▶ **Description of the task**
Working from the entries below, give again each line from the first through the one containing "moving: 46%", exactly and with nothing else.

▶ **Records supplied**
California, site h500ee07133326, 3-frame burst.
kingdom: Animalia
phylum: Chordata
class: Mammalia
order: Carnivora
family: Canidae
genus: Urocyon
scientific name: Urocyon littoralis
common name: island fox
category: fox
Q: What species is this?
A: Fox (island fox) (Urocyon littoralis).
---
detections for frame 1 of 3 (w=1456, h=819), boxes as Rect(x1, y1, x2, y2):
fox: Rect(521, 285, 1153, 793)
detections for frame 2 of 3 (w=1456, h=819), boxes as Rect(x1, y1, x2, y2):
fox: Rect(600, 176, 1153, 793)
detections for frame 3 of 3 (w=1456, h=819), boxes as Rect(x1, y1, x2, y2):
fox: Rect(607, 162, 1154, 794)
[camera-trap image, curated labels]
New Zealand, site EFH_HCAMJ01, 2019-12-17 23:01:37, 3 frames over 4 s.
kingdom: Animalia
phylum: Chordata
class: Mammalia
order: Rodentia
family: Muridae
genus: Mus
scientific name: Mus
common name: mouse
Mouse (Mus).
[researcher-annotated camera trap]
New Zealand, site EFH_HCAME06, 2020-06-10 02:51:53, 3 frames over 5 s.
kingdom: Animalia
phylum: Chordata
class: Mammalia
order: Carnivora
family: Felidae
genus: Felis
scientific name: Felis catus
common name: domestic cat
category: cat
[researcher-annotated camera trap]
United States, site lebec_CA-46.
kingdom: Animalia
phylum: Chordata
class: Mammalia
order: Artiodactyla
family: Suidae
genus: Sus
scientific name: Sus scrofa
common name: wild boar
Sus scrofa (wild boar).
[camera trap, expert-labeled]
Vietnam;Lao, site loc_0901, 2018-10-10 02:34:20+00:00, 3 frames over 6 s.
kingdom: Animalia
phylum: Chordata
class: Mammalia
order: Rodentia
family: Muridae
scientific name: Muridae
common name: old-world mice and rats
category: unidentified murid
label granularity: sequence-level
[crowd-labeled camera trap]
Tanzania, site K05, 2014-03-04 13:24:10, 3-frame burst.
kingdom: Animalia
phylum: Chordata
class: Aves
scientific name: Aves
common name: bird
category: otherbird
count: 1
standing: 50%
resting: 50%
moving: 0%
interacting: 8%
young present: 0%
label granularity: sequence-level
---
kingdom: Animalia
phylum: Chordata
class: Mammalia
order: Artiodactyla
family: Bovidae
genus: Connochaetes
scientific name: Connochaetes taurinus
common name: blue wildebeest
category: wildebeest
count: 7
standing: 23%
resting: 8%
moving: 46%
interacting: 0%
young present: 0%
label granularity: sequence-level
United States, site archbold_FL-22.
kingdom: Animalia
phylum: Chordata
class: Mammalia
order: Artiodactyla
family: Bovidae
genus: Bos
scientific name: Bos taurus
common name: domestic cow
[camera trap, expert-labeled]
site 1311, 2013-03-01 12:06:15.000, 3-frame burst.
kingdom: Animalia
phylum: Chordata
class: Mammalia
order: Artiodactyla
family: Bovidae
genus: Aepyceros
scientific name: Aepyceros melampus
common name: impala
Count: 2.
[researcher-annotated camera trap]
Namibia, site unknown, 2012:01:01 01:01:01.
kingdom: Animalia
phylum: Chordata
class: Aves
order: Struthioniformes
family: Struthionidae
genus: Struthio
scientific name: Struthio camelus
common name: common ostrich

▶ **Problem solution**
California, site h500ee07133326, 3-frame burst.
kingdom: Animalia
phylum: Chordata
class: Mammalia
order: Carnivora
family: Canidae
genus: Urocyon
scientific name: Urocyon littoralis
common name: island fox
category: fox
Q: What species is this?
A: Fox (island fox) (Urocyon littoralis).
---
detections for frame 1 of 3 (w=1456, h=819), boxes as Rect(x1, y1, x2, y2):
fox: Rect(521, 285, 1153, 793)
detections for frame 2 of 3 (w=1456, h=819), boxes as Rect(x1, y1, x2, y2):
fox: Rect(600, 176, 1153, 793)
detections for frame 3 of 3 (w=1456, h=819), boxes as Rect(x1, y1, x2, y2):
fox: Rect(607, 162, 1154, 794)
[camera-trap image, curated labels]
New Zealand, site EFH_HCAMJ01, 2019-12-17 23:01:37, 3 frames over 4 s.
kingdom: Animalia
phylum: Chordata
class: Mammalia
order: Rodentia
family: Muridae
genus: Mus
scientific name: Mus
common name: mouse
Mouse (Mus).
[researcher-annotated camera trap]
New Zealand, site EFH_HCAME06, 2020-06-10 02:51:53, 3 frames over 5 s.
kingdom: Animalia
phylum: Chordata
class: Mammalia
order: Carnivora
family: Felidae
genus: Felis
scientific name: Felis catus
common name: domestic cat
category: cat
[researcher-annotated camera trap]
United States, site lebec_CA-46.
kingdom: Animalia
phylum: Chordata
class: Mammalia
order: Artiodactyla
family: Suidae
genus: Sus
scientific name: Sus scrofa
common name: wild boar
Sus scrofa (wild boar).
[camera trap, expert-labeled]
Vietnam;Lao, site loc_0901, 2018-10-10 02:34:20+00:00, 3 frames over 6 s.
kingdom: Animalia
phylum: Chordata
class: Mammalia
order: Rodentia
family: Muridae
scientific name: Muridae
common name: old-world mice and rats
category: unidentified murid
label granularity: sequence-level
[crowd-labeled camera trap]
Tanzania, site K05, 2014-03-04 13:24:10, 3-frame burst.
kingdom: Animalia
phylum: Chordata
class: Aves
scientific name: Aves
common name: bird
category: otherbird
count: 1
standing: 50%
resting: 50%
moving: 0%
interacting: 8%
young present: 0%
label granularity: sequence-level
---
kingdom: Animalia
phylum: Chordata
class: Mammalia
order: Artiodactyla
family: Bovidae
genus: Connochaetes
scientific name: Connochaetes taurinus
common name: blue wildebeest
category: wildebeest
count: 7
standing: 23%
resting: 8%
moving: 46%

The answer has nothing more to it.